Written exercise: Reproduce word for word the stretch of the microgrid scheduling text below from "2 Microgrid Scheduling" through "the solving time.".

Excerpted text:
The remainder of this paper is organized as follows. Section 2 describes the microgrid scheduling problem. Section 3 describes the electricity/heat/gas utility grids model. Section 6 presents the simulation results. Finally, Section 7 concludes the paper.

In fact, to operate the electricity/heat/gas integrated microgrids system, three aspects should be considered: 1) scheduling of the grid-connected microgrid; 2) utility grids operation; 3) the operation of the whole system.

2 Microgrid Scheduling Problem Formulation

To schedule the grid-connected microgrids, the coordinated strategy is often adopted, namely, day-ahead scheduling and real-time dispatching. In day-ahead scheduling, the expected exchange energy with utility grids are calculated, based on the exchanged energy, we can decide the role of the microgrids, namely, microgrids operate as a generator or as a load. In real-time dispatching, the ADP-based one-step decision problem is solved. It takes the future operation cost into consideration and makes the current dispatching more reasonable, and at the same time reduces the solving time.

We introduce the problem from three aspects: 1) day-ahead scheduling; 2) real-time dispatching based on MPC; 3) real-time dispatching based on ADP.

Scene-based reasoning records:

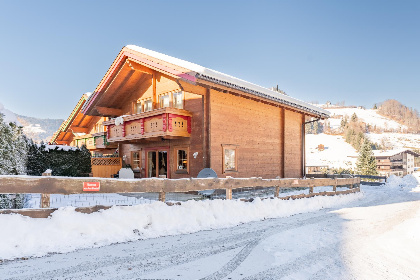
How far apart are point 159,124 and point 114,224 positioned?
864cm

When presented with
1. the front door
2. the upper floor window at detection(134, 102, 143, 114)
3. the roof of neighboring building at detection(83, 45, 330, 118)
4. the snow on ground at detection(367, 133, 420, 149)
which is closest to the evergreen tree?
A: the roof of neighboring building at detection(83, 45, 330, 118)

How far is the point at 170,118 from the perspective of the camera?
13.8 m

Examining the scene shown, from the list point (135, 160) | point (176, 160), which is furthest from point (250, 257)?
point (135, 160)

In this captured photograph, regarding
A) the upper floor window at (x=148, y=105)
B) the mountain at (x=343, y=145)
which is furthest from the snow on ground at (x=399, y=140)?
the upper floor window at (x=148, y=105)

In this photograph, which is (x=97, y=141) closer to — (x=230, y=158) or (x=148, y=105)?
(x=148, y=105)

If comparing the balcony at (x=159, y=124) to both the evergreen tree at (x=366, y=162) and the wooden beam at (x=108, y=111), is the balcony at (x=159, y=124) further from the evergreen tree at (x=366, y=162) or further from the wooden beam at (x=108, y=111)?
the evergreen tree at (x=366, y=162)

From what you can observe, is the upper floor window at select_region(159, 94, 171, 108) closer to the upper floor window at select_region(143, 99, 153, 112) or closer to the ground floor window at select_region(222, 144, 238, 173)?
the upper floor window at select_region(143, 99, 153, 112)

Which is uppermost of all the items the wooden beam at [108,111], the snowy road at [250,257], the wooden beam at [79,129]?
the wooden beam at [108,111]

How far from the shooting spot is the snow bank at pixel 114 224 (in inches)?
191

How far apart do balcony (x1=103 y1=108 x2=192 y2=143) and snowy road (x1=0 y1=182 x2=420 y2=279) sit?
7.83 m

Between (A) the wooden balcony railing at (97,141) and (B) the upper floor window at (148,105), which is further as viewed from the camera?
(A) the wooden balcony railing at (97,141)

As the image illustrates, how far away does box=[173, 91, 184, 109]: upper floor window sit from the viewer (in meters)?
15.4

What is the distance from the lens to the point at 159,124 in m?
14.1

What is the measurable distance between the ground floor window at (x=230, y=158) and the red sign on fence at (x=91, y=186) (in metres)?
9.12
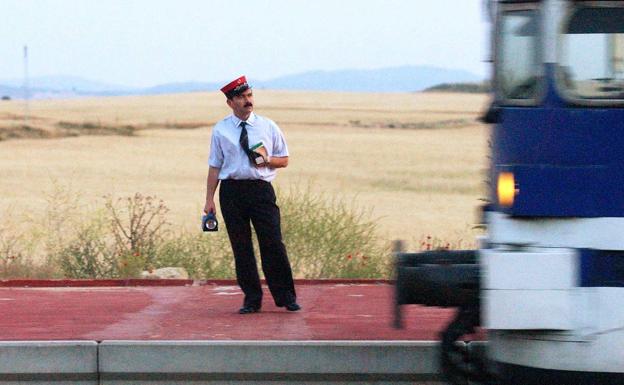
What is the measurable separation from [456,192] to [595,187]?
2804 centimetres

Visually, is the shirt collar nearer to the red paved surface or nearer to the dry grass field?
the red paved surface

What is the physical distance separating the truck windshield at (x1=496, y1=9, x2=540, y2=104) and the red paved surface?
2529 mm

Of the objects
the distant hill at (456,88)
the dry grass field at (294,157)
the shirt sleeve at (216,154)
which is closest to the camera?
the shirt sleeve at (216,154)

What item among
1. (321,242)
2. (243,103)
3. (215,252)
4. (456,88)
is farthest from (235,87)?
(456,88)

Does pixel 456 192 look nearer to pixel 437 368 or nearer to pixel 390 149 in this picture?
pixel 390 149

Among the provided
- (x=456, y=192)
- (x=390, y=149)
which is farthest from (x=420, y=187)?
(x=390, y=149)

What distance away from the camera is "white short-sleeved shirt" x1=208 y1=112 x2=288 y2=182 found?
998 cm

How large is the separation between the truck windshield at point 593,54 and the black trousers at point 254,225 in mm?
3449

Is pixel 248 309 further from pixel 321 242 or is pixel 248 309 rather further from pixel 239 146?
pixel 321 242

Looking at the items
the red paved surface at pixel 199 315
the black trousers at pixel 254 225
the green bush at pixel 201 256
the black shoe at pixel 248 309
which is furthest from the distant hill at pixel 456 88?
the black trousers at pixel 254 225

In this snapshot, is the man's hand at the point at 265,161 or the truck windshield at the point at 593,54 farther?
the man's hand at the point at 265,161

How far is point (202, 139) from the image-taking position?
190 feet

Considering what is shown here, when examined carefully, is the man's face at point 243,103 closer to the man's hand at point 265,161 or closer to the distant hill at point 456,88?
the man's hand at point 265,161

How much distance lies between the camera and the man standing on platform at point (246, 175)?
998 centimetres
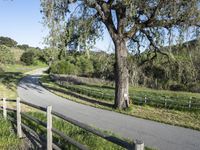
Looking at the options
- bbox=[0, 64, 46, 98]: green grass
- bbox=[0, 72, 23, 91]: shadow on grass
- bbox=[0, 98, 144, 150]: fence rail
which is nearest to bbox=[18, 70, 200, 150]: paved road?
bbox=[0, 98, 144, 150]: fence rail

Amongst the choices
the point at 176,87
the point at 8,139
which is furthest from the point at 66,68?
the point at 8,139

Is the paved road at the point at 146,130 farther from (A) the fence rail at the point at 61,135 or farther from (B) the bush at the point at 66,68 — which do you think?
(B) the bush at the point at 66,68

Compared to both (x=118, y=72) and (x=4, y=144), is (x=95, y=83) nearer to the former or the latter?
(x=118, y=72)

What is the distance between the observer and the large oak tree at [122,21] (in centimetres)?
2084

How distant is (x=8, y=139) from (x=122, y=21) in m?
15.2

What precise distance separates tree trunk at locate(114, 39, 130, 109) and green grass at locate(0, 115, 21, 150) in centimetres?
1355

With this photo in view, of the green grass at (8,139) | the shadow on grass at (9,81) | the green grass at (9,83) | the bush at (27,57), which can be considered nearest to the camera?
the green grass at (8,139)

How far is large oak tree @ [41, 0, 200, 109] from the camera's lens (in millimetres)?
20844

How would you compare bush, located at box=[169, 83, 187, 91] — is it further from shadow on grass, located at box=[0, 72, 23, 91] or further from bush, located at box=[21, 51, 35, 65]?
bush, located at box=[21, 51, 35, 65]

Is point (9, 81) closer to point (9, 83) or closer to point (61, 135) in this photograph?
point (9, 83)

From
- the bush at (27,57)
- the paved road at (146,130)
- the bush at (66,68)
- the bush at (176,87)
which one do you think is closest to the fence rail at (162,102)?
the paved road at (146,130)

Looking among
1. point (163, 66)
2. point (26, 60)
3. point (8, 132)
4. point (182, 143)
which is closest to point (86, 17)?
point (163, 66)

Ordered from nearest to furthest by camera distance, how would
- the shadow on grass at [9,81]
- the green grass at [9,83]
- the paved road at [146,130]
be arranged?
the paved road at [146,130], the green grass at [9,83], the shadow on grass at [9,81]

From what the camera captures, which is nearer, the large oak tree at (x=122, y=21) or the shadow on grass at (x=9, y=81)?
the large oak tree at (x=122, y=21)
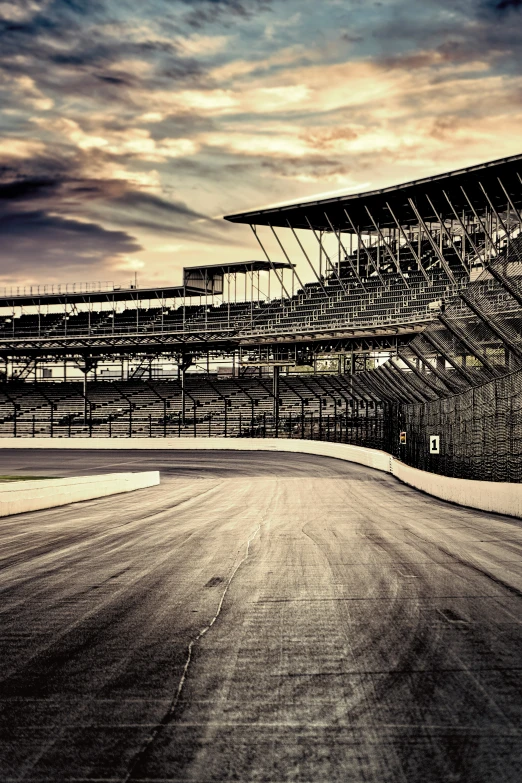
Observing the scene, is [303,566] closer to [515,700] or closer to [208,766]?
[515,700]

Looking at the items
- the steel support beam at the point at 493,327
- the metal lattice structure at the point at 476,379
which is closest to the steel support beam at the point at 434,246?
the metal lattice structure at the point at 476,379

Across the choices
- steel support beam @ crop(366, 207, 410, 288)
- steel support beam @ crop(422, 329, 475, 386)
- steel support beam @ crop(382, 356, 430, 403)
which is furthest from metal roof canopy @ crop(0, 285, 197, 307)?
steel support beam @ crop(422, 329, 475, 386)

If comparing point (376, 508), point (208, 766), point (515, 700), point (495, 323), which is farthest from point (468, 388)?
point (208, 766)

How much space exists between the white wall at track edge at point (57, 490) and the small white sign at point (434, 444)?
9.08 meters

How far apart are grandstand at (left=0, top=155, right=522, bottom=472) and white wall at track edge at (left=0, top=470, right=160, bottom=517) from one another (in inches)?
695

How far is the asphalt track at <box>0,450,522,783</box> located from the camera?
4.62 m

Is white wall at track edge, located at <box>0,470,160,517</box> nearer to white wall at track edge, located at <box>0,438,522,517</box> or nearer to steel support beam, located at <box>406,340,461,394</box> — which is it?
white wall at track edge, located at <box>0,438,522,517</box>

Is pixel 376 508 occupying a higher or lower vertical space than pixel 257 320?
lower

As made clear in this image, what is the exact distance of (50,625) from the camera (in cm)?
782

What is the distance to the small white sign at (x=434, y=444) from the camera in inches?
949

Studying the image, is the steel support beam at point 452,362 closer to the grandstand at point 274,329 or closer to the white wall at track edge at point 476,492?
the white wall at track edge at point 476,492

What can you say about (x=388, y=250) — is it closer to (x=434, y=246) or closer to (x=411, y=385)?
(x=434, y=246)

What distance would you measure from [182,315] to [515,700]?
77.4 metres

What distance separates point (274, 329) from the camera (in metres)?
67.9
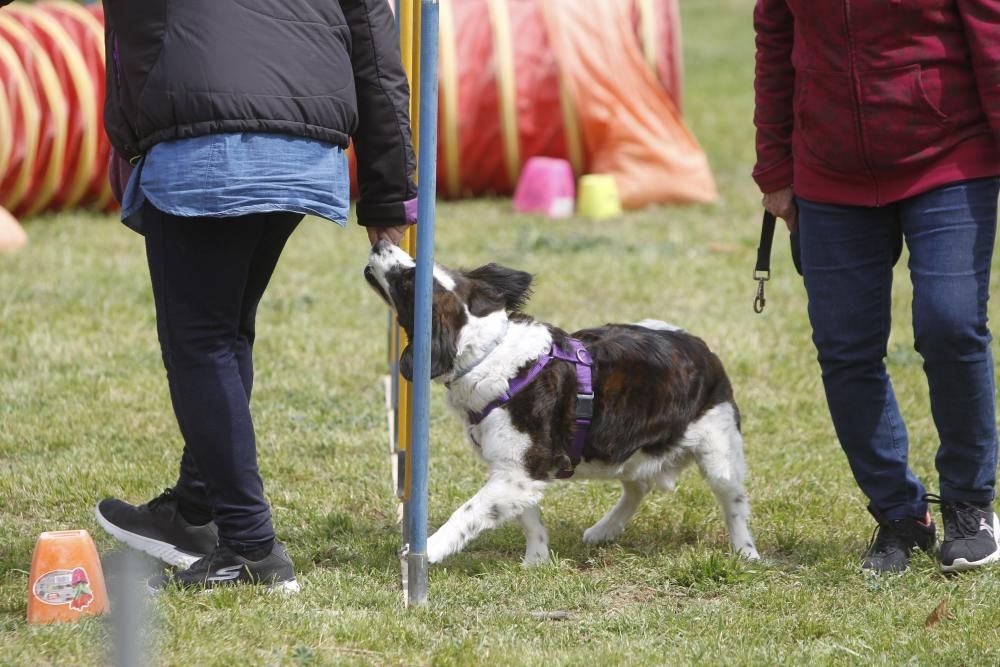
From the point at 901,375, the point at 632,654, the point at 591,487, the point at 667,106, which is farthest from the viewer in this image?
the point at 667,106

Correct answer:
2 Microgrid Scheduling Problem Formulation

To schedule the grid-connected microgrids, the coordinated strategy is often adopted, namely, day-ahead scheduling and real-time dispatching. In day-ahead scheduling, the expected exchange energy with utility grids are calculated, based on the exchanged energy, we can decide the role of the microgrids, namely, microgrids operate as a generator or as a load. In real-time dispatching, the ADP-based one-step decision problem is solved. It takes the future operation cost into consideration and makes the current dispatching more reasonable, and at the same time reduces the solving time.